DONETSK, Ukraine — Separatists in two provinces of eastern Ukraine conducted chaotic and sometimes violent plebiscites Sunday that offered voters just one question about self-rule, while raising many more about where events in the region were headed.
Large crowds turned out in some cities to cast votes meant to legitimize the separatists’ declarations of independent “people’s republics” in the two provinces. But the voting left unclear whether the two provinces, Donetsk and Luhansk, will now follow the Crimean Peninsula in seeking to be annexed by Russia.
Nearly everyone who cast a ballot appeared to be voting in favor of greater autonomy from the Ukrainian central government in Kiev. Opponents appeared to be staying away from the polls, as many had said they would. The ballot papers that could be seen in transparent ballot boxes in two cities, Donetsk and Slovyansk, were almost all marked yes.
Pro-Russia insurgents, in announcing preliminary results, said 90 percent of voters in the two provinces came out in favor of sovereignty.
But the voting took place in such a raw state of lawlessness that no one other than the organizers and perhaps their Russian patrons seemed likely to accept the results as a democratic expression of the voters’ will.
The United States, many European nations. and the government in Kiev all condemned the referendums, saying they were illegal and likely to worsen the violence in eastern Ukraine between pro-Russia groups and the central government. Even President Vladimir Putin of Russia, who has generally supported the separatists, publicly distanced himself from the referendums last week, saying they should be delayed. The separatists still went ahead.
In one town, Ukrainian security forces shot a man to death outside a polling station as an angry crowd, ignoring warning shots, rushed toward a building that the soldiers controlled.
In some other cities, voters took ballots that were run off on photocopiers and stuffed them into cardboard boxes that the organizers spirited off quickly, lest they be seized by pro-government forces.
By contrast, the atmosphere at polling places in Donetsk city, the capital of the province, was carnival-like, with balloons decorating the entrances and loudspeakers playing Soviet-era songs. Families with children in tow stood in long lines waiting to vote.
Many people who cast ballots said they hoped the election would solidify the self-styled independent republics enough to tamp down the violence in the region.
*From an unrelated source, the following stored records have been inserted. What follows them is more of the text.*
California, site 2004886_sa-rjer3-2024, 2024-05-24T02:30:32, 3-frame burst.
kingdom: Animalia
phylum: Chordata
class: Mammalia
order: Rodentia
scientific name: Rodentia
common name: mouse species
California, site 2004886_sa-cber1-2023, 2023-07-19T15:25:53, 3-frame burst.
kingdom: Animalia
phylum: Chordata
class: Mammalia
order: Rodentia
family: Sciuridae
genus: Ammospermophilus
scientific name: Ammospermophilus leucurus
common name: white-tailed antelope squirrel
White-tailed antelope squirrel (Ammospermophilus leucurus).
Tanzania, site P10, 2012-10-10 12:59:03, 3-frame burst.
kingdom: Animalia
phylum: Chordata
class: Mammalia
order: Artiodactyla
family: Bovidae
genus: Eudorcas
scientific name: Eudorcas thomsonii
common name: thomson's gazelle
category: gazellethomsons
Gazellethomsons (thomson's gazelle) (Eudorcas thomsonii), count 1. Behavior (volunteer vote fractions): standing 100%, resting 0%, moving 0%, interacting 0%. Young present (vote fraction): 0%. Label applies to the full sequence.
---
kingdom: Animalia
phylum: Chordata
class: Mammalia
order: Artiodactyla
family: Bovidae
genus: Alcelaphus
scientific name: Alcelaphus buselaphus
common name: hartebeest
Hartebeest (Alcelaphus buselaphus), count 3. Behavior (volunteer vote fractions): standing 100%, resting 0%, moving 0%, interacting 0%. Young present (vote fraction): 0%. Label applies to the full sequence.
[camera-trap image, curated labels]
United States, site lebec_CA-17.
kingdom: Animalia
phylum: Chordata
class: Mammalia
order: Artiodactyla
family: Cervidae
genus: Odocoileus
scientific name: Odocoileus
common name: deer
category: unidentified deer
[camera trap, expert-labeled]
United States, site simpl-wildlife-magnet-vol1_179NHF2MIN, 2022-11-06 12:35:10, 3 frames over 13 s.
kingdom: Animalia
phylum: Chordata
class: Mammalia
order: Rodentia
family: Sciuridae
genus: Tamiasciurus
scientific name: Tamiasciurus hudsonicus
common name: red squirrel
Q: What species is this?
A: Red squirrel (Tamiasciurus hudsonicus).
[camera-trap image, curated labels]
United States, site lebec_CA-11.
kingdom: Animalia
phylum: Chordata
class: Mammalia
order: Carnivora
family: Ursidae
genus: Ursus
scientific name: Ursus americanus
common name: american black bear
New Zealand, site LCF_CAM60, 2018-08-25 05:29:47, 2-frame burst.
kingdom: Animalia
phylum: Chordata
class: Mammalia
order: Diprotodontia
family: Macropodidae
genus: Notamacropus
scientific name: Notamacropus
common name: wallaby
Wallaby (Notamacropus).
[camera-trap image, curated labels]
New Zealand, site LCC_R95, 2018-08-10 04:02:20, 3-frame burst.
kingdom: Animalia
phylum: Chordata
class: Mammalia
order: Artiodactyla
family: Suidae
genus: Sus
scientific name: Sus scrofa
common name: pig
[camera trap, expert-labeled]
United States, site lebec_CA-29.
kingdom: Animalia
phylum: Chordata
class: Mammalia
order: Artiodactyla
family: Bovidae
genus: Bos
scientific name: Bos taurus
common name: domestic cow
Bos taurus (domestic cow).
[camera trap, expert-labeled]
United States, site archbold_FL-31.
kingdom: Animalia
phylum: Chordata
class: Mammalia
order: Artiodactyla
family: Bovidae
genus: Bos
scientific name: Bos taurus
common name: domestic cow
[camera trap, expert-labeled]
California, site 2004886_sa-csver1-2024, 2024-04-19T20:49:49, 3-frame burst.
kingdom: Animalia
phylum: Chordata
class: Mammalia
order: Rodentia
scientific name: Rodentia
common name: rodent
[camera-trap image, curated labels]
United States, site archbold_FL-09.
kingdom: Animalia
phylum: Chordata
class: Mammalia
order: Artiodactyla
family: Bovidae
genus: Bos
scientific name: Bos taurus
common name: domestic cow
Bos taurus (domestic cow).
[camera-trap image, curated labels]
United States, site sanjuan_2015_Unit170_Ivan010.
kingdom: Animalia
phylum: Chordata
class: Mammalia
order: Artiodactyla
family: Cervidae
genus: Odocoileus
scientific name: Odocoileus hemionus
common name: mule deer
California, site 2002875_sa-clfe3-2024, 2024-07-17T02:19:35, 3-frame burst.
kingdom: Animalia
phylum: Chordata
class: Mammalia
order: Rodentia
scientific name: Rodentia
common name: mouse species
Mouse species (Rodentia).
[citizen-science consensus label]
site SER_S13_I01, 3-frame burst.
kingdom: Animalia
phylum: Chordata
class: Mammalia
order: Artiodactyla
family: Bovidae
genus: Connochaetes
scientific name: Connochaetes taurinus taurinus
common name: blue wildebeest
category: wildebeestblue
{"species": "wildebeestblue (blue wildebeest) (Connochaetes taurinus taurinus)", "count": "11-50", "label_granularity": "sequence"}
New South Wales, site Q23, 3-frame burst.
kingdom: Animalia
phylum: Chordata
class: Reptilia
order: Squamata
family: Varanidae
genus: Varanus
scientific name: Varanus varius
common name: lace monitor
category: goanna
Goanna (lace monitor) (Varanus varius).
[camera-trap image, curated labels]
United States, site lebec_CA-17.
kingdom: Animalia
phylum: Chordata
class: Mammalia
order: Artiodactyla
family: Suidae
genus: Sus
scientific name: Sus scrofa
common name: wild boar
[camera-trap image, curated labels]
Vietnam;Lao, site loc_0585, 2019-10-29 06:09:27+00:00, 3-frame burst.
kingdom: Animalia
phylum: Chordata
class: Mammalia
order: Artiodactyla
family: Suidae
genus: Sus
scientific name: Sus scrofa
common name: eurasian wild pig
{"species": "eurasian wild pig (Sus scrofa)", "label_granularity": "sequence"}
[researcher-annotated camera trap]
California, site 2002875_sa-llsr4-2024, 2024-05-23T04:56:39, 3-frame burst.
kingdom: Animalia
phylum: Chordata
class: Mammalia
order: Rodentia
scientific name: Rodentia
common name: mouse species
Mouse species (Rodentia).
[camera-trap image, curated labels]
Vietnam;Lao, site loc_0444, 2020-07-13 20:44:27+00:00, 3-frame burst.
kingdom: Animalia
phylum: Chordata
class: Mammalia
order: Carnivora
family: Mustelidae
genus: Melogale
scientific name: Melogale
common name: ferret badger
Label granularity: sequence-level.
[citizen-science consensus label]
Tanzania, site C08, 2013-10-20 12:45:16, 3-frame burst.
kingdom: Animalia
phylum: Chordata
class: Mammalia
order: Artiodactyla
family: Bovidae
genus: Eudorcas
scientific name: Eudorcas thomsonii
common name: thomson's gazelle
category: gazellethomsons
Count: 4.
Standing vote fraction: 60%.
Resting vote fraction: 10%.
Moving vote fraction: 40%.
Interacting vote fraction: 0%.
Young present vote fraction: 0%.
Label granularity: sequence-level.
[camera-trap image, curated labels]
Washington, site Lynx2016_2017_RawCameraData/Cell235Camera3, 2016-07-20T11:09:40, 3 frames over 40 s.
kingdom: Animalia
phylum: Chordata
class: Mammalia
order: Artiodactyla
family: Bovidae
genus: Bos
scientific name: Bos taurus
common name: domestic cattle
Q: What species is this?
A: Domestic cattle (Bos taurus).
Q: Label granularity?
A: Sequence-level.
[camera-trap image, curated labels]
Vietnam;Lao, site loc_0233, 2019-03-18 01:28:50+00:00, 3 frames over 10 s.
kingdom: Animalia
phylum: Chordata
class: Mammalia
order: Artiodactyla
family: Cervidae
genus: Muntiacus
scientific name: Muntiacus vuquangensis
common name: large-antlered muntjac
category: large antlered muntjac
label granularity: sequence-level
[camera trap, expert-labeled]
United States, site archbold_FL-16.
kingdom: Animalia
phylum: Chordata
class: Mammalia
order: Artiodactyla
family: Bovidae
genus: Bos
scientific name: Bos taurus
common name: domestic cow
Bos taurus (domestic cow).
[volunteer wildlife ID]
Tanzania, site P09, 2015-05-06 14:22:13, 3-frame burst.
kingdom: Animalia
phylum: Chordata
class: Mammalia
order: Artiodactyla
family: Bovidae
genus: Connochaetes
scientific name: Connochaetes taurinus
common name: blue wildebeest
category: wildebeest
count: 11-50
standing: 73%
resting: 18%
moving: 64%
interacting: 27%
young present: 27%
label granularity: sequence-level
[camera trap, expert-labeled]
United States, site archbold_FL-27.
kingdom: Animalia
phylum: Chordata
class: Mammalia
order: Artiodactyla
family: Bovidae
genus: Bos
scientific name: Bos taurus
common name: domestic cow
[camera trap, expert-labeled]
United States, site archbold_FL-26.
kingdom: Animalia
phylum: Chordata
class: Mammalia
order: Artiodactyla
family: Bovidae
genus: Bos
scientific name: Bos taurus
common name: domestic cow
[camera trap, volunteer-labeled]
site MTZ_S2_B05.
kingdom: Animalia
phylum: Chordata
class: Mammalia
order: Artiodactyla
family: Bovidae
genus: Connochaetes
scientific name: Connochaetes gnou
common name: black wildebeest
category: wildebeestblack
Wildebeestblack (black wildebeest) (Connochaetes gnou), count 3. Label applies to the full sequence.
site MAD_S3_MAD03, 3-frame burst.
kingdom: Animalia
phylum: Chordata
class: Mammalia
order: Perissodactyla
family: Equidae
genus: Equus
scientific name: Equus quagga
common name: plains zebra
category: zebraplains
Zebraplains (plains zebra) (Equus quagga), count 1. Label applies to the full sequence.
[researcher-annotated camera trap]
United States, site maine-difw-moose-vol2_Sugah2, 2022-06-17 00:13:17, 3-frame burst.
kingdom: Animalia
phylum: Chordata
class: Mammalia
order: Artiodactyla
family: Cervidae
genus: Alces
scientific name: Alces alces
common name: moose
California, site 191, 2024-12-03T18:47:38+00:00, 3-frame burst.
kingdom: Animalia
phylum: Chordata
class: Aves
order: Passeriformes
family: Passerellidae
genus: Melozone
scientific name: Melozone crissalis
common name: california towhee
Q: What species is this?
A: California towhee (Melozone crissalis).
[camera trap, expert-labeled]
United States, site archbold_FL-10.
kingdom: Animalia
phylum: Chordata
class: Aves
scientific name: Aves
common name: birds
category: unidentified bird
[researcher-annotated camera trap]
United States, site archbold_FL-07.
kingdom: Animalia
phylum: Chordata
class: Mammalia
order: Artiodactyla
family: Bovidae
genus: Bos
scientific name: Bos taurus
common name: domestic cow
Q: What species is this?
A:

Roman Agrisov, a 40-year-old steelworker, said he wanted his vote to signal to the central government to pull its troops out of eastern Ukraine.
“I am voting because I don’t want war,” he said.
But the voting could just as easily escalate the low-level fighting into a civil war between Russian-backed breakaway regions and Kiev.
The interim central government and many leaders in the West have said that the separatists in eastern Ukraine were proxies for the Russian intelligence services and were trying to destabilize the country after mass protests drove Ukraine’s former pro-Russian leader from power.
Yulia V. Tymoshenko, a Ukrainian presidential candidate, said that Russian meddling in the east was splintering Ukraine into a “Yugoslavia scenario.”
Separatist groups in eastern Ukraine appeared unfazed by the international condemnation of the voting.
The provinces of Donetsk and Luhansk are predominantly Russian-speaking and in past elections they have tended to back pro-Russia politicians. But that does not mean most people there want to secede from Ukraine. A poll by the Pew Research Center released this month indicated that 70 percent of respondents in eastern Ukraine favored keeping the country united, while only 18 percent favored secession; the remainder were undecided.
The referendums demonstrated that there was substantial popular support for the pro-Russia separatists in some areas. But it offered no reliable gauge of the breadth of that support. It was not clear whether long voting lines had formed because few polling places were open or because turnout was running high.
At a half-dozen polling places visited by reporters, except for those in Slovyansk, there were no voting rolls to consult; anyone who could show a local address in official identity papers was allowed to cast a ballot. Tatyana Us, a volunteer election official, referred to the practice as “open list” voting.
Beyond the provincial capital, the semblance of a normal election frayed, marking a contrast with the secessionist referendum held in Crimea in March. That voting was conducted plausibly and calmly across the province, though its results, too, were not recognized in Kiev or in the West.
Despite their slapdash nature, the referendums risked escalating the smoldering conflict in Ukraine by entrenching the political wings of pro-Russia militant groups, giving them a chance to claim at least the semblance of a popular mandate, while facing the authorities in Kiev with the awkward problem of appearing to defy voters.
Sergiy Pashinskiy, the acting chief of staff for Ukraine’s presidential administration, denounced the voting.
“The so-called referendum in the Donetsk and Luhansk regions is an attempt by the terrorists to cover up their crimes,” Pashinskiy said. “In fact, there is no referendum taking place.”
He said that voting was being held in about one-third of the region and that the organizers of the separatist balloting would be prosecuted.